Wakil Rektor bidang Riset dan Kerja sama IPB Prof Hermanto Siregar menyebutkan, selama lima tahun terakhir petani karet nasional mengalami keterpurukan akibat jatuhnya harga karet dunia.

"Industri karet alam Indonesia sedang mengalami penurunan, harga karet dunia turun sangat jauh, sehingga karet banyak yang tidak disadap karena biaya sadap lebih mahal dari harga," katanya di Bogor.

Ia mengatakan, turunya harga karet dunia menyebabkan petani tidak mampu membayar mahal untuk melakukan penyadapan. Sementara, di daerah tertentu, banyak masyarakat pedesaan yang notabenen petani menjadikan karet sebagai sumber mata pencaharian utama.

"Situasi ini, membuat pendapatan petani anjlok dan pentani menjadi miskin," katanya.
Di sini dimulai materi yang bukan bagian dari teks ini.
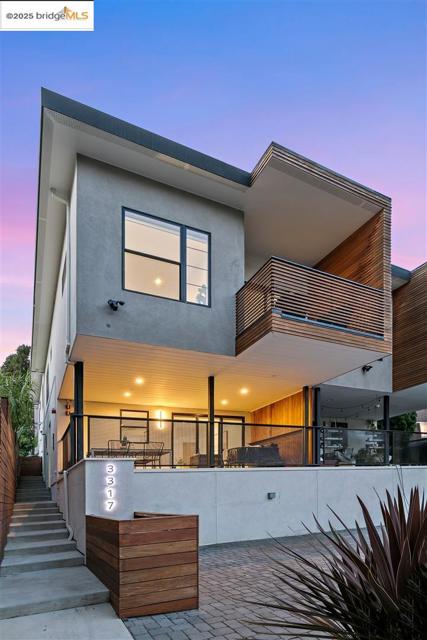 3317 Harrison St, Oakland CA: https://media.crmls.org/mediaz/453036c3-330f-4358-97b5-db9e7e285cf9.jpg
Persoalan lain yang dihadapi industri karet nasional adalah, dari tiga juta hektare lahan perkebunan karet, sebagian besar pohon karet rakyat sudah tua dan kurang produktif.
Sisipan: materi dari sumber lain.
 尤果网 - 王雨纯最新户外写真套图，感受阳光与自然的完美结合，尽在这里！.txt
Kondisi ini membutuhkan peremajaan, atau replanting. Namun, jika peremajaan dilakukan, pohon karet tua ditebang, petani akan kesulitan karena perlu enam tahun untuk bisa memproduksi karet yang baru ditanam.

Selain itu, kemampuan pemerintah melakukan replanting juga terbatas, hanya 10 sampai 15 ribu hektare pertahun. Jumlah tersebut tidak akan mengejar karena ada tiga juta hektare perkebunan rakyat yang membutuhkan peremajaan.

"Solusinya supaya semua pihak mau menjalankan replanting perlu instruksi presiden membuat replanting," katanya.

Saran dari seminar nasional tentang karet ini menghasilkan komitmen bahwa karet alam memiliki peran penting sebagai sumber mata pencaharian. Kondisi yang sudah tua membuat petani sengsara, sehingga diharapkan pemerintah memiliki perhatian dengan membuat instruksi presiden supaya replanting dapat dijalankan.

"Pemerintah saja tidak cukup, arus ada kerjasama dengan swasta, karena investasi modal besar tersedia di swasta," katanya.

Saran berikutnya penggemukkan industri hilir karet, karena saat ini industri hilir yang tersedia di dalam negeri masih terbatas. Sehingga petani hanya mengolah karet mentah lalu diekspor ke luar. Ketika harga dunia turun, petani terdampak.

"Harusnya pabrik atau industri hilir diperbanyak seperti pabrik ban, pabrik sarung tangan, bantalan, dan masih banyak lagi industri yang menggunakan bahan baku karet. Jangan karet hanya diekspor, lalu produk hasil ekspor di impor ke dalam negeri, seperti ban yang kita gunakan impor, kenapa tidak kita produksi sendiri," katanya.

Selain itu, lanjutnya, penyuluhan terhadap karet juga perlu dioptimalkan kembali. Laporan dari sejumlah petani, penyuluh tidak pernah hadir di tengah-tengah petani, sehingga ketika replanting dilakukan petani kebingungan mau menanam apa di lahan karet yang sudah ditebang.

"Padahal lahan karet itu bisa dikembangkan dengan menanam Pajale, hanya saja perlu pupuk khusus agar tanah yang tadinya kering bisa gembur kembali," kata Hermanto.

Tidak hanya itu, peran penyuluh juga diperlukan untuk mengubah perilaku curang petani karet yang sering dikeluhkan industri. Petani kerap melakukan kecurangan dengan mencapurkan batu atau potongan kayu ke dalam karet agar timbangan menjadi berat.

"Prilaku curang ini juga perlu dibina, karena kalau petani curang pengusaha akan rugi dan jika pengusaha dirugikan petani yang akan terdampak, karena pengusaha akan menilai petani curang dan memberikan harga rendah bagi petani," katanya.